Marienwerder, Kulm, Thorn und Krakau sind die nächsten Glanzpunkte der Reise. Orte, die mit der Geschichte und dem Schicksal des Ordens existentiell verbunden sind. Beziehungen zu Siebenbürgen sind überraschend häufig zu finden; in der Lebensgeschichte des berühmten Astronomen Nikolaus Kopernikus genau so wie in den Königsgrüften der Wawel-Burg am Ufer der Weichsel in Krakau, wo auch Stephan Báthory liegt, der siebenbürgische Fürst und polnische König.

Interessant bleibt es auch im Bus auf den vielen Hunderten Kilometern Landstraße. Nach der täglichen kurzen Morgenandacht lösen sich hochkarätige Spezialisten unterschiedlicher Disziplinen am Mikrophon ab. Historiker, Theologen, Geografen, Geologen, Musiker, Ingenieure und selbst ein Mathematiker erläutern Hintergründe, erklären Zusammenhänge und vermitteln Wissen auf ungemein unterhaltsame Art. Filme zum Thema laufen über die Bildschirme des modernen Reisebusses. Die älteren dieser Filme sind zeitbedingt tendenziös verfälscht und führen zu heftigen Reaktionen der Fachleute, was für alle anderen wiederum von hohem Unterhaltungswert ist.

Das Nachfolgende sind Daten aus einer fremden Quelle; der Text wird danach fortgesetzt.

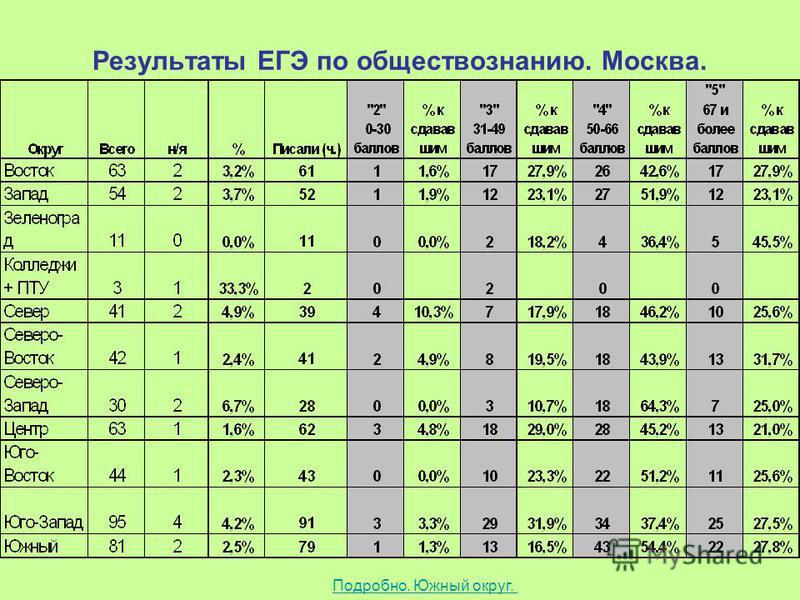 Результаты ЕГЭ по обществознанию. Москва. Подробно. Южный округ.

Neben den thematisch wichtigen Orten werden auch touristische angefahren. Es wird gemunkelt, dass die tägliche Pünktlichkeit aller Teilnehmer möglicherweise ein neuerliches Wunder der Schwarzen Madonna von Tschenstochau sei. Jedenfalls können wir live erleben, was Marienverehrung bedeutet, damals zur Zeit der Ordensritter ebenso wie heute.

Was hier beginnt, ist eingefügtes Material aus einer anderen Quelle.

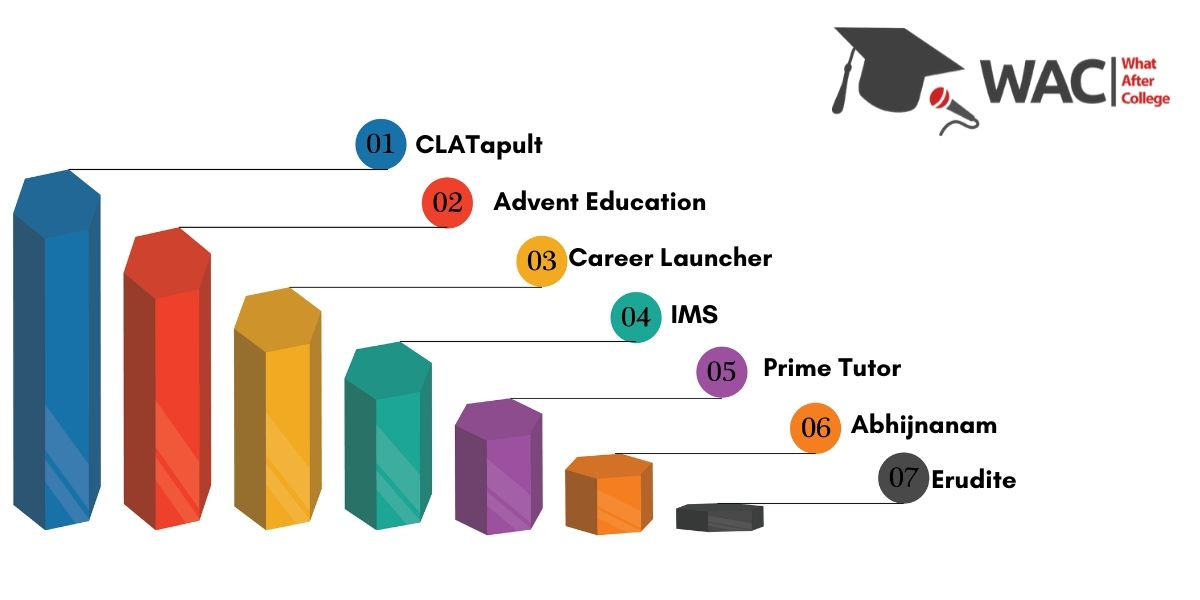 Top 7 CLAT Coaching Institutes in Kolkata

Überraschungen bietet auch die Slowakei. Eine große evangelische Holzkirche, UNESCO Weltkulturerbe, erzählt in Käsmark mit eindringlichen Bildern von deutscher Geschichte im Zipser Land. Hier finden Mitreisende noch Spuren ihrer Vorfahren. Über Leutschau, vorbei an der Zipser Burg, die in Form und Größe an Rosenau erinnert, geht es nach Kaschau, das 2013 europäische Kulturhauptstadt wird. Von da sind es nur noch zwei Tage bis Kronstadt. Auf der Burg in Großwardein lebt noch die Erinnerung an Kaiser und König Sigismund, in Klausenburg die an Stephan Ludwig Roth. Jahrhunderte, Herrscherhäuser, Ordensgeschichte und siebenbürgisches Schicksal beginnen sich im Bewusstsein der müden Reisenden zu überlagern... und da ist nach gut 3 000 km das Ziel erreicht. Die Zinne von Kronstadt grüßt bei herrlichem Sonnenschein aus dem Gürtel der Karpaten weit übers Burzenland.
Marienburg am Alt. Foto: Ortwin Gündisch ...

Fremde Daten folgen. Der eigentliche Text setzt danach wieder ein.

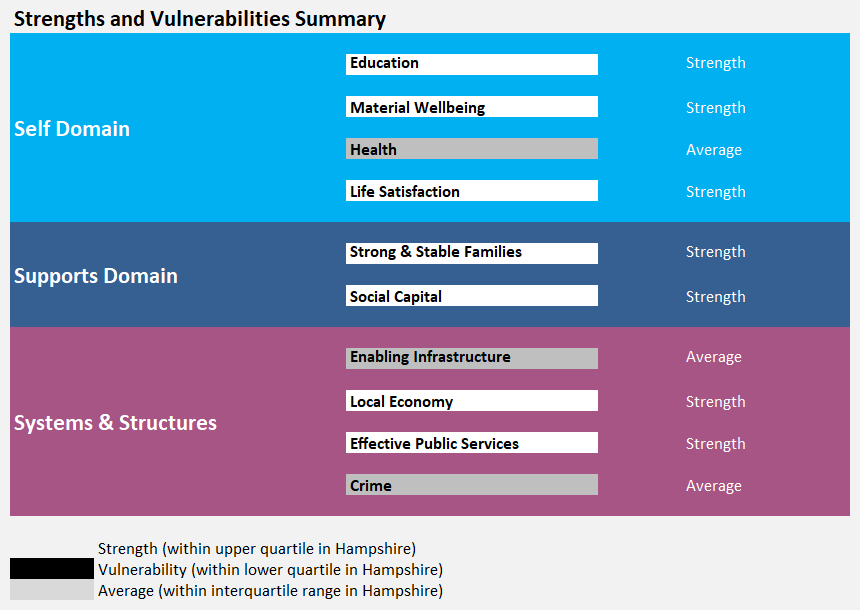 Summary of strengths and vulnerabilities of the ward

Marienburg am Alt. Foto: Ortwin Gündisch
Es ist aber auch höchste Zeit. Während noch Koffer und Reisetaschen von Hand zu Hand aus dem Bus ins Hotel gereicht werden, eilt Dr. Ulrich Wien bereits im dunklen Anzug durch die Burzengasse. Pünktlich eröffnet er als Leiter des Arbeitskreises für Siebenbürgische Landeskunde dessen Tagung im Festsaal der Redoute. Über deren erfolgreichen Verlauf und das stimmungsvolle Sachsentreffen wird in dieser Zeitung separat berichtet.

Drei Tage wird gefeiert: vom Gottesdienst in der Schwarzen Kirche über ein Festmahl am Marienburger Anger bis zum Bürgermeister-Empfang im Rathaus. Selbst für Wanderungen in die Schulerau und den Besuch der Orgelbauerwerkstatt in Honigberg reicht die Zeit. Aber dann muss auch unsere Truppe, gerade so wie die Ordensritter zuvor, das Burzenland wieder verlassen.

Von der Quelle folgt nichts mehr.